February 1, 1944          ~          January 4, 2016

 

Warren Hurst Jones, 71, died on January 4, 2016 at his home in Glasgow, Kentucky. He was born, February 1, 1944 in Tulsa, Oklahoma, the third child of Raymond Mize Jones and Viola Alexine Hurst.

He is survived by his wife of 49 years, Kathy Taylor Jones and their daughters Lora Ann Lanning, son-in-law Anthony and grandsons Nathaniel and Remy of Glasgow, and Elizabeth Marie Jones of Wilmington, North Carolina; sisters Phyllis Orbaugh, Cochiti Lake, New Mexico, and Sharon DeCoste, South Burlington, Vermont; brother-in-law Jim Taylor and wife, Johnna of Tulsa and numerous cousins, nieces, and nephews.

▶ **THE DATA**

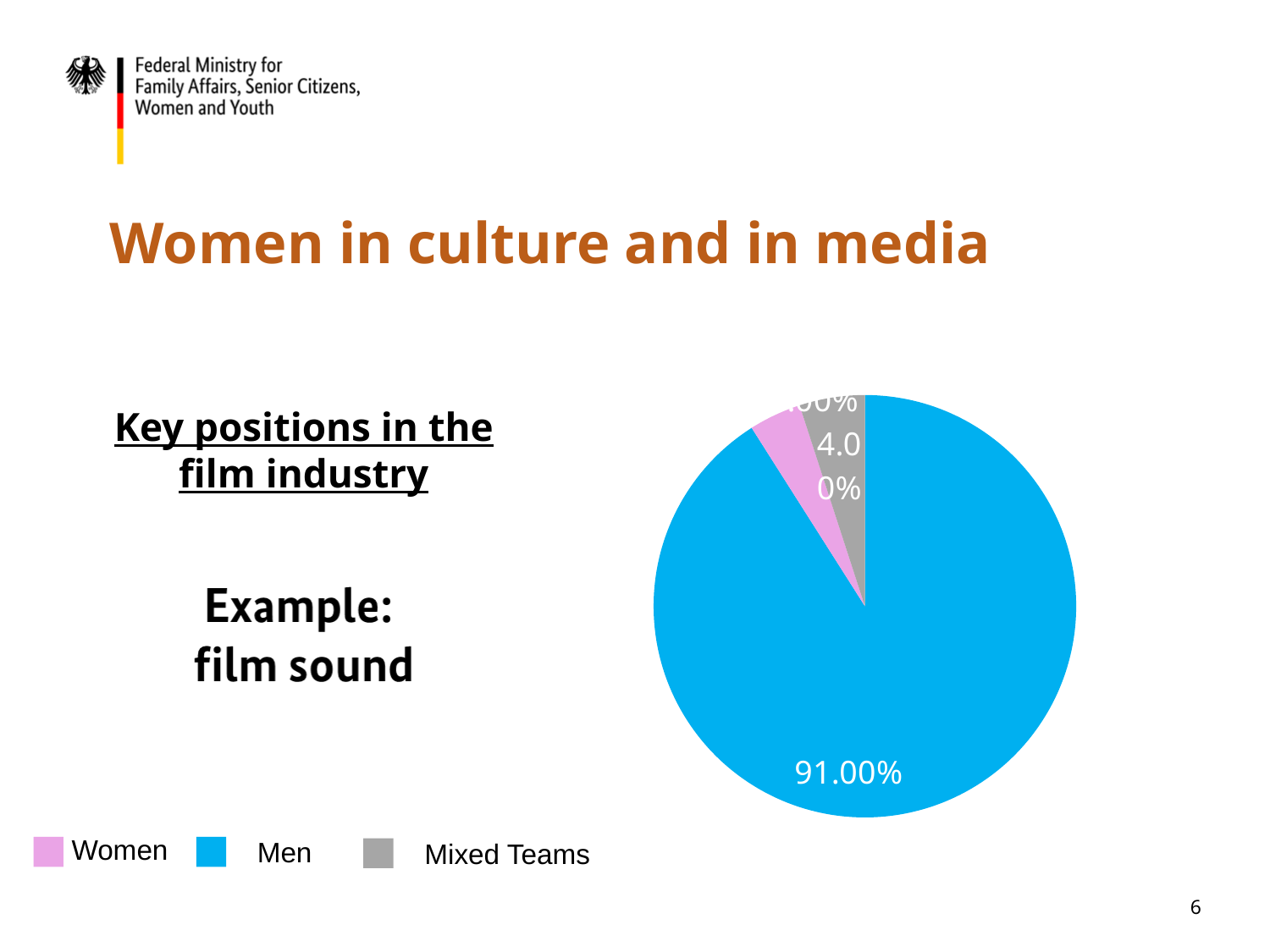
What colour represents Men in the pie chart? blue How many categories does the legend list? 3 What kind of chart is shown on the slide? pie chart Which is larger, the slice for Men or the slice for Women? Men What percentage of film sound key positions is held by Men? 91.00% Which category has the largest slice of the pie? Men Which is larger, the slice for Men or the slice for Mixed Teams? Men What share of the pie does the Men slice represent? 91.00% What are the three legend entries of the pie chart? Women, Men, Mixed Teams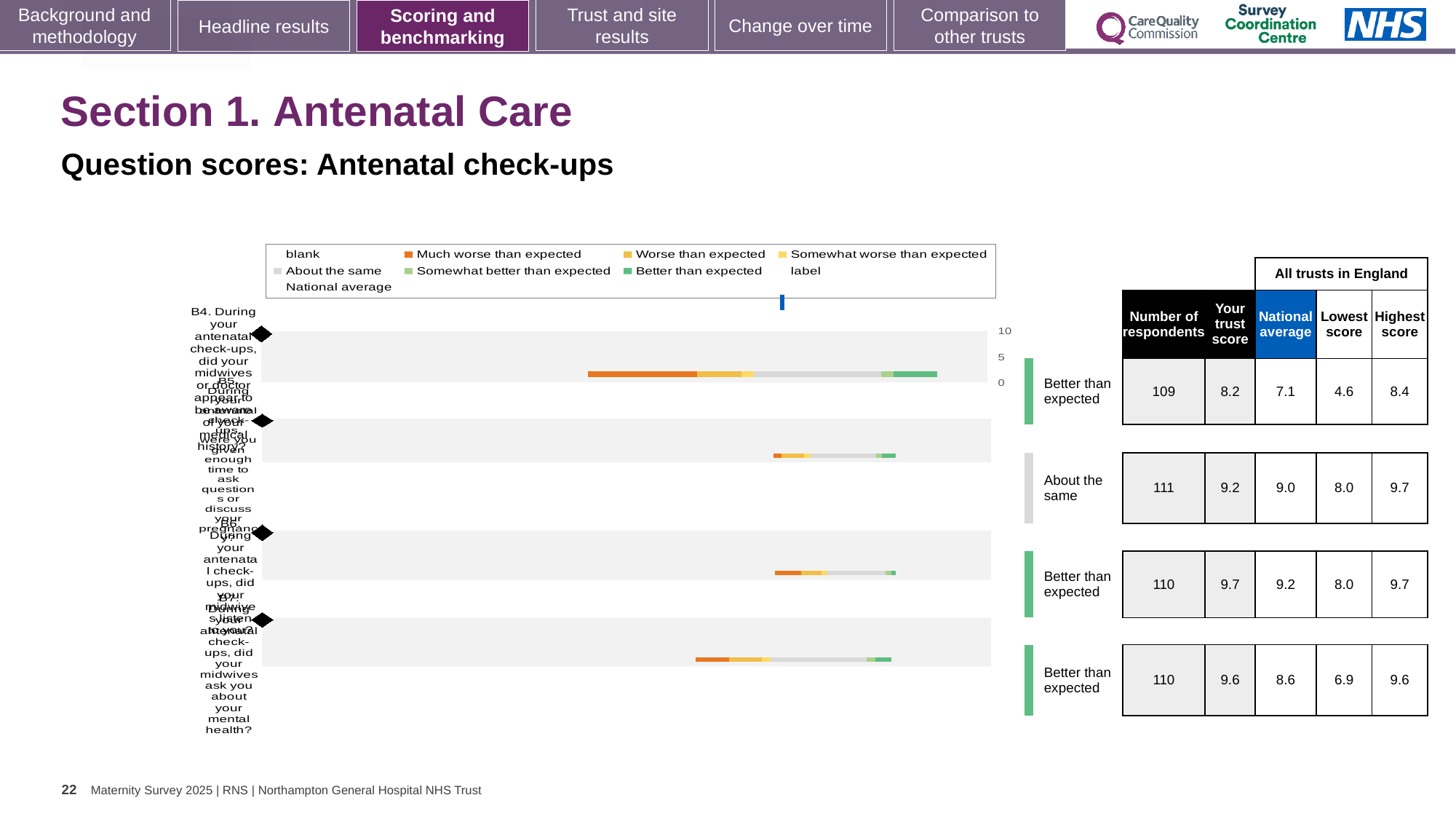
How many entries does the chart legend list? 9 In the table, what is the lowest score among all trusts in England for the first row? 4.6 Which row of the table has the lowest 'Your trust score'? the first row (8.2) Which row of the table has the highest 'Your trust score'? the third row (9.7) In the second row, which is larger: the trust score or the national average? the trust score (9.2) What benchmark category is shown next to the second row? About the same How many question rows (bars) does the chart show? 4 What kind of chart is shown on the slide? bar chart In the table, what is the national average for the fourth (bottom) row? 8.6 In the fourth (bottom) row, what is the difference between the trust score and the national average? 1.0 In the table, what is the number of respondents for the second row? 111 In the table, what is the 'Your trust score' for the first (top) row? 8.2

▶ **WORK TASK**
Quote the part of the obituary that opens with the words containing "February 1, 1944          ~          January" and closes with "Viola Alexine Hurst.". The material has nothing to do with what follows.

▶ **TASK SOLUTION**
February 1, 1944          ~          January 4, 2016

 

Warren Hurst Jones, 71, died on January 4, 2016 at his home in Glasgow, Kentucky. He was born, February 1, 1944 in Tulsa, Oklahoma, the third child of Raymond Mize Jones and Viola Alexine Hurst.